The D.I. threads are all very interesting and I hope to understand it
some day :-)
I hope that some day somebody who groks it all can make a wiki page
which gives an overview of the alternative skinnings and trade-offs;
while Scala really can be unapproachable for a Java person, things
like these threads where the new ideas and approaches of Scala are
motivated by very common/core Java tasks are what will give Java folks
reason to grow. Thanks to everybody who made Scala and who is
explaining it.
sincerely.
On Feb 1, 2008 10:03 AM, Jamie Webb <
j@...> wrote:
> On 2008-02-01 19:18:53 Stepan Koltsov wrote:
> > Hello,
> >
> > Is there any way to write code in Scala as in Java+Spring? I. e. with
> > dependency injection of components.
> >
> > It is hard to write large applications without DI.
> >
> > Should DI be done in pure Scala some way, or there is any framework,
> > or Spring itself should be used?
>
> The code below (using the example from David's link) is a way to very
> closely model Spring-style autowiring using pure, immutable, type-safe
> Scala. I should say that I'm not necessarily recommending this style;
> there are a great many ways to skin this cat. For example the Cake
> pattern uses mixins to combine all the components into a single
> namespace.
>
> First define the services, exactly as usual:
>
> trait OnOffDevice {
> def on() : Unit
> def off() : Unit
> }
>
> trait SensorDevice {
> def isCoffeePresent : Boolean
> }
>
> class Heater extends OnOffDevice {
> def on() {}
> def off() {}
> }
>
> class PotSensor extends SensorDevice {
> def isCoffeePresent = true
> }
>
> Now the consumer. The dependencies are defined as a nested trait with
> an abstract instance. You could import it if you like, to avoid
> writing env.foo each time.

========

* _WHAT IS REQUIRED_: Extend the mailing-list post above on dependency injection in Scala, picking up right after its final sentence.

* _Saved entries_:
========

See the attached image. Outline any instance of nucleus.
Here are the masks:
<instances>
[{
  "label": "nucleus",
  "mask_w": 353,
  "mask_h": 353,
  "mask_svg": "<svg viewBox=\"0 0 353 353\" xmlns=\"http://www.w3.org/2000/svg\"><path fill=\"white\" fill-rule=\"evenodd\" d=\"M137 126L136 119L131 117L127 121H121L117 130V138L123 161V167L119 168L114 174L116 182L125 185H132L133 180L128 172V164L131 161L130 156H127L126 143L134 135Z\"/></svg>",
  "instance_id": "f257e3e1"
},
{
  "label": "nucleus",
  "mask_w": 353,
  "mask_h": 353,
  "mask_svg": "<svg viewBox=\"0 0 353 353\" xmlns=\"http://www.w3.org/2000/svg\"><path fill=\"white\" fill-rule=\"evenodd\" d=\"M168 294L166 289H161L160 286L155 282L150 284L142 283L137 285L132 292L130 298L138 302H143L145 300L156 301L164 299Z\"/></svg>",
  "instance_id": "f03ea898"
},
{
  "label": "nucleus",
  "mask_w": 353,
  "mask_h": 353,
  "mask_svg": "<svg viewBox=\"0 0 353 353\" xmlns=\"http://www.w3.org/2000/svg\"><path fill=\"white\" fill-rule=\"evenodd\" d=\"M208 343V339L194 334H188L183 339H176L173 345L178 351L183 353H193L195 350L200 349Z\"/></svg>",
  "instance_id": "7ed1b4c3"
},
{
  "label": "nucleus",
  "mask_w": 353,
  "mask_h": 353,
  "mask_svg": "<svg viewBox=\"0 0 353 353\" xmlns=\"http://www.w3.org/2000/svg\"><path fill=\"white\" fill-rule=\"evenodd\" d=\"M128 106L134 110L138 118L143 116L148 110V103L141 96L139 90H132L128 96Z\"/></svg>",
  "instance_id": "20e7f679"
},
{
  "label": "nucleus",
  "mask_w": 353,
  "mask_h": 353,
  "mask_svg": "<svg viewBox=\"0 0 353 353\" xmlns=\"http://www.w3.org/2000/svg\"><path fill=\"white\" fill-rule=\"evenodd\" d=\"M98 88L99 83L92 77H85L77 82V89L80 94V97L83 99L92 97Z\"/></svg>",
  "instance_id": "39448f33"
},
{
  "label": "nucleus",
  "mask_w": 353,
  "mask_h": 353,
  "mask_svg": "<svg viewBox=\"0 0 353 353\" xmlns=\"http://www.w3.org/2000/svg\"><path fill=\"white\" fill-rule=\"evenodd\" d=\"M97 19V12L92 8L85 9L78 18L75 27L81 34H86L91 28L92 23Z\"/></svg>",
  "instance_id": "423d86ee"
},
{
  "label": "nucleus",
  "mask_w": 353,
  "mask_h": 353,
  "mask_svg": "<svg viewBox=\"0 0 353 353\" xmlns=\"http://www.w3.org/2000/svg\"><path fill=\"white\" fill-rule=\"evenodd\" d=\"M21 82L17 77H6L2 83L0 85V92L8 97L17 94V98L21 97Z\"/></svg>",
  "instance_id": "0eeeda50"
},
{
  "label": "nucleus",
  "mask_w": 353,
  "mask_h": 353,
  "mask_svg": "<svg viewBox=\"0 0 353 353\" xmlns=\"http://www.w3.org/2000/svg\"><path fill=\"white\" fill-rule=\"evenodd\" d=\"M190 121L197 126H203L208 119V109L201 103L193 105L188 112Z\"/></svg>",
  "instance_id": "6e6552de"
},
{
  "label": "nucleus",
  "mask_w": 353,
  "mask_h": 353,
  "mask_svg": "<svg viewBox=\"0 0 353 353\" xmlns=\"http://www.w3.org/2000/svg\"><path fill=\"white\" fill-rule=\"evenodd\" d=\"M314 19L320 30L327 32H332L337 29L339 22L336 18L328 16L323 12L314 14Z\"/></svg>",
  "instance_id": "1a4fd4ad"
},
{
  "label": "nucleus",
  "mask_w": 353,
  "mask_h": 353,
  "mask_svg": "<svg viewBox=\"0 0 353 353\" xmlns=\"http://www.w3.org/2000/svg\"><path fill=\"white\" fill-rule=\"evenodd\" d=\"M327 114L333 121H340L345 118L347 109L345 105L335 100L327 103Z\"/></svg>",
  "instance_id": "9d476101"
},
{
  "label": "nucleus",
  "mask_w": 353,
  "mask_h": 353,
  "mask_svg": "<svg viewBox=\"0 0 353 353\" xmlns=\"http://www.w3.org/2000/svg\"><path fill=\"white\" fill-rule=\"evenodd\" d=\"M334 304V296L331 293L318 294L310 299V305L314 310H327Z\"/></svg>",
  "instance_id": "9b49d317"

========

* _REPLY_:
>
> abstract class Warmer {
> trait Env {
> val potSensor : SensorDevice
> val heater : OnOffDevice
> }
> protected val env : Env
>
> def trigger() {
> if(env.potSensor.isCoffeePresent) env.heater.on()
> else env.heater.off()
> }
> }
>
> To build a configuration, we instantiate the objects:
>
> val thePotSensor = new PotSensor
> val theHeater = new Heater
> val theWarmer = new Warmer { protected val env = new Config with Env }
>
> And name them, so that they will be wired together:
>
> class Config {
> lazy val potSensor = thePotSensor
> lazy val heater = theHeater
> }
>
> The trick is the 'new Config with Env', which allows us to take a
> single global Config class, and make it implement whatever Env each
> component requests. That's the bit you can't do in Java. Another
> possibility would be to use structural subtyping, which would save a
> few keystrokes for a slight performance hit.